Over the weekend, we rolled out a change to the way we deploy new WireGuard peers.
Before this weekend, creating a new peer might have taken 60-90 seconds (sometimes even more). It was really painful. After this weekend, new peers should take a mostly imperceptible time to create (single-digit seconds, maybe).
If you’re a current user, and you’re mostly just using flyctl
from a terminal window on the same machine, this change shouldn’t really impact you at all: this only impacts enrollment in WireGuard, and doesn’t change the way WireGuard works for existing peers.
But if you’re using flyctl
as part of a CI process somewhere, this change might make a really big difference; your build times might be improved dramatically. That’s because CI builds often ask `flyctl to make a new WireGuard peer for every run, unless you go way out of your way to cache the WireGuard credentials. That’s not something you should ever have to do anymore.

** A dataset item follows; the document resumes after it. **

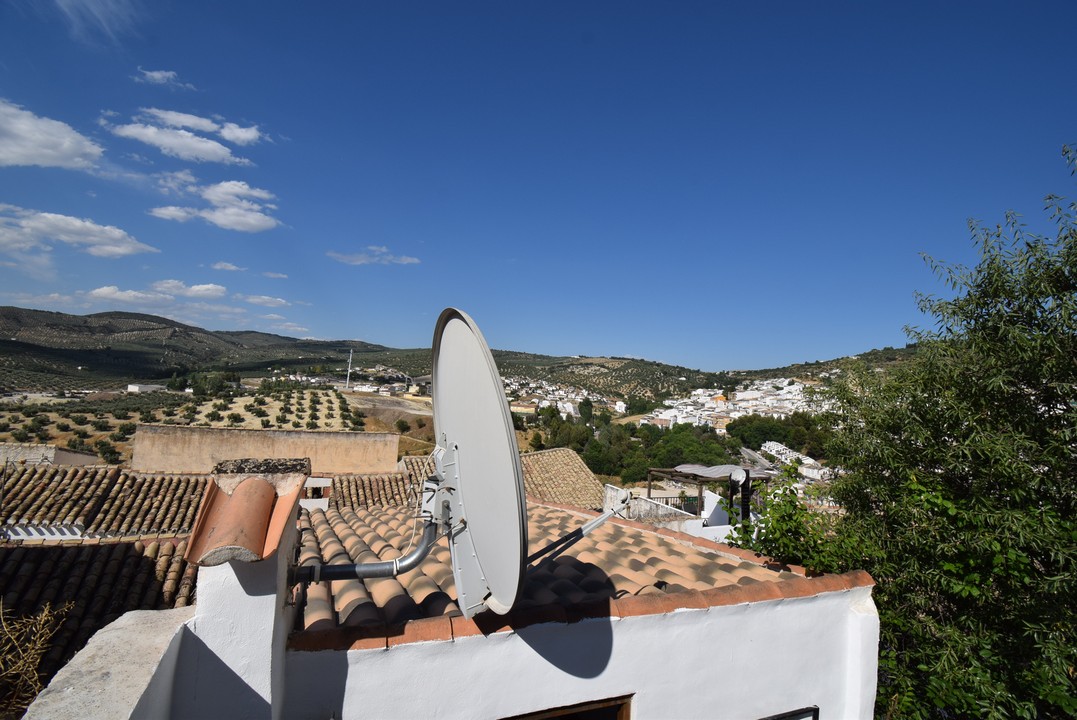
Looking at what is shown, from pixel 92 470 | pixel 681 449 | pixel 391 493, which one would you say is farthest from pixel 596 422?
pixel 92 470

The short story of the change is that we use Consul to propagate WireGuard configuration from our API server to our production gateway machines. Consul, for us, is relatively slow (we do some abusive things with it). Worse still is the way we pulled information from Consul to WireGuard: we used a consul-templaterb template to rewrite a wg.conf
file on our gateways, and that templating process had gotten s-l-o-w.
What we do now is run an internal service on all our gateways. The service is much more efficient about pulling information from Consul and applying it to our configuration. More importantly, it exposes a messaging API over NATS (which runs over our internal WireGuard mesh) that allows our API to send a message to enroll a new peer, and then get a real-time confirmation that the peer has been added, which is relayed through the API. Before this change, when you added a new peer, flyctl
would immediately start knocking on the doors of the gateway, asking “are you ready yet? how about now?”. Now, the API just tells you for sure that the peer’s been added, and that process takes ~1 second to run.
Again: for your existing peers, nothing should change. If you notice weirdness, let us know!
You will, if you look closely at WireGuard, probably spot weirdness unrelated to this change. That’s a whole can of worms, and we’re still working on that. We suspect that some subset of our users have connectivity issues running WireGuard directly over 51820/udp (corporate firewalls, personal firewalls, aggressive NAT, and VPNs may disrupt it). Let us know if you see that kind of weirdness too; working around these problems is an active project here.